The news we received not only pushed me off my unicycle, but snatched all the balls out of the air and kicked me in the gut.

According to the 36-month assessment, Big-A is hitting all of his 'target' marks and doing swimmingly. According to Brenda, he is still exhibiting a 20-25% tonal difference from his left to his right side, (stroke was on the left side of his brain, ergo his function is affected on the right side), and no longer a 2-3 degree head tilt but now a 5-7 degree head tilt. She has seen patients like him before, and in her expert opinion believes that we must work as hard and as fast as we can with him in order to re-route his neural pathways around his addled stroke-y ones and provide him with stronger, new ones before he gets too old. The brain is ever-developing at his age, you see, and the sooner you can re-establish new routes and habits, the better. Thus, he may not be exhibiting any issues with physical/mental/intellectual challenges now, but he may in the future, if we do not seize the opportunity as often and as intensely as possible right now.

(insert kick in the gut here)

I thought we were doing really well with Big-A. I thought we had vastly improved his physio to the point where his stroke was invisible, receding, even to the background, and just a hazy infant memory.

Nope.

It looks like we are going to be faced with this for life. This is not going to be something, (according to expert opinion), we are ever going to be rid of. We could be going along, thank you very much just fine and normal, when one day, when Big-A is called upon to do something new, he is not able to do it, and we are reminded that oh yeah, we almost lost you when you were born, and you and your mom almost died, and there is an ever-present, ever tangible reminder of that always.

And now, we need to craft a physio schedule of at least once a week, in between just being a kid, and having a little brother, and maybe taking in a friend for daycare, and possibly a couple of students to help with the bills, and right now, I need to just dive in under the covers and just hide. I need to take a minute to feel that kick, to feel all that blossoming black and blue bruising to my solar plexus, and I need to mourn just being normal.

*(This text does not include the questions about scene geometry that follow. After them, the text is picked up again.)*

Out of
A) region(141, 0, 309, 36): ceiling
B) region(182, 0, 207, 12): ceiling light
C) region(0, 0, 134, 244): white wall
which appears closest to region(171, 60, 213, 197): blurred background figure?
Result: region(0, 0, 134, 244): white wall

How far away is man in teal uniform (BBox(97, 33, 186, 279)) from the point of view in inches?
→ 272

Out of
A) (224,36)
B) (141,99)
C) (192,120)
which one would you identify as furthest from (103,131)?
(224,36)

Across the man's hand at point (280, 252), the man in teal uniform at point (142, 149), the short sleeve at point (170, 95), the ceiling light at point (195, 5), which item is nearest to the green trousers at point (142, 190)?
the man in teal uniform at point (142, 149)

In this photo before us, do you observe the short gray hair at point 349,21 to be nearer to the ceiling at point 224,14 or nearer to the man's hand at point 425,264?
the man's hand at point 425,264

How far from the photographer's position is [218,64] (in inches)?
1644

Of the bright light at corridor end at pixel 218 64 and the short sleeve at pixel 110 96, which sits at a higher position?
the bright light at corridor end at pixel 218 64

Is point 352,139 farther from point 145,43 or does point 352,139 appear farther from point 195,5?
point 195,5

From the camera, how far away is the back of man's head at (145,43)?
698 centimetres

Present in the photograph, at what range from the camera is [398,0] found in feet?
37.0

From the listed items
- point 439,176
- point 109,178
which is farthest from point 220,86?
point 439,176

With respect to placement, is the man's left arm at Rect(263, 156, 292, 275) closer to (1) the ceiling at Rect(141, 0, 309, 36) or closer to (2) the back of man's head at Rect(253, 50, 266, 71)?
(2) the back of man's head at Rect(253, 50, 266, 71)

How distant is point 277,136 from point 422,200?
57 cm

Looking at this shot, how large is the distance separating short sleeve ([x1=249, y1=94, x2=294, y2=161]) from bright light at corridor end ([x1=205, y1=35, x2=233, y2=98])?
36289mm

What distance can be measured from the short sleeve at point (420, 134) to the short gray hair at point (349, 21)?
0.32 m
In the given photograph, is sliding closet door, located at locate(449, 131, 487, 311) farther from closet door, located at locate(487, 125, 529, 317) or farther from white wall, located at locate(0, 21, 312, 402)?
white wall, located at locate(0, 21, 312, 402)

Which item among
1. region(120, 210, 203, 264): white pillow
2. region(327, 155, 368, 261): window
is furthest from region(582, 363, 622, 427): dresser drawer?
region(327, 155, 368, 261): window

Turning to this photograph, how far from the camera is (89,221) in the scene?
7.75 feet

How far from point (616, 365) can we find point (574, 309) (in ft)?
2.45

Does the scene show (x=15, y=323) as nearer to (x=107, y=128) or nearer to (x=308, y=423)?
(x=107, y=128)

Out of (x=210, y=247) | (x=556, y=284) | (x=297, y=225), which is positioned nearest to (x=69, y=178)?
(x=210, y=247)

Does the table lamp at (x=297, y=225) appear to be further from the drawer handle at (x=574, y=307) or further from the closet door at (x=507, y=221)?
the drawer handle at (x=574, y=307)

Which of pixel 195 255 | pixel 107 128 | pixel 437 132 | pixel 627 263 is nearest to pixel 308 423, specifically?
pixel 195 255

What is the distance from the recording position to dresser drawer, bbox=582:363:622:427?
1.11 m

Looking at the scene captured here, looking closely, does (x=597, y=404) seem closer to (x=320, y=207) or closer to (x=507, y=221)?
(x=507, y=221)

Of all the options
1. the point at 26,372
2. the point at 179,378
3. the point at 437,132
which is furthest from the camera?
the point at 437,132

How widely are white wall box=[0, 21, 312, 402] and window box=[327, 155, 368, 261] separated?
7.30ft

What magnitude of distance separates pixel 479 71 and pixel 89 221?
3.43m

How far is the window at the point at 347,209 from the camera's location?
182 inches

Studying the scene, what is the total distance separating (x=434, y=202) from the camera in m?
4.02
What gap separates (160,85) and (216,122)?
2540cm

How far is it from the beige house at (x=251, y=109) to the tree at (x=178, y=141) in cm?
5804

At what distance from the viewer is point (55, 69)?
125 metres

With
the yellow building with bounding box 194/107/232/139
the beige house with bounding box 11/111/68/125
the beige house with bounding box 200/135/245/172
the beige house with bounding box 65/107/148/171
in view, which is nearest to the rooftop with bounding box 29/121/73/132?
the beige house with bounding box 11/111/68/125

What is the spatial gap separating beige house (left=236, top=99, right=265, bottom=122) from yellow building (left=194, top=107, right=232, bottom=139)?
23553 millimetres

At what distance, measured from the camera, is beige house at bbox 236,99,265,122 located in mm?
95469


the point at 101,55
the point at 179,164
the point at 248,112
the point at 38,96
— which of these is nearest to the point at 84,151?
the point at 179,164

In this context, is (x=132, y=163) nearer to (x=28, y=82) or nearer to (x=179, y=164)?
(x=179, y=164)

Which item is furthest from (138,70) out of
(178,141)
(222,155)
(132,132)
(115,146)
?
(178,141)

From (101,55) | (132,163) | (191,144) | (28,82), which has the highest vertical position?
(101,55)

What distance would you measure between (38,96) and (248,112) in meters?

And then I can get up, regroup, plan all sorts of awesome (yet fun) physio tasks for you and your friends and your little brother to do, and enroll you in all sorts of classes that will equalize your strength and find your balance, and do it in a kid-friendly way so you don't even know you are doing the work that is being asked of you, and we can try and just be normal again.

But for now, I need to just take a minute.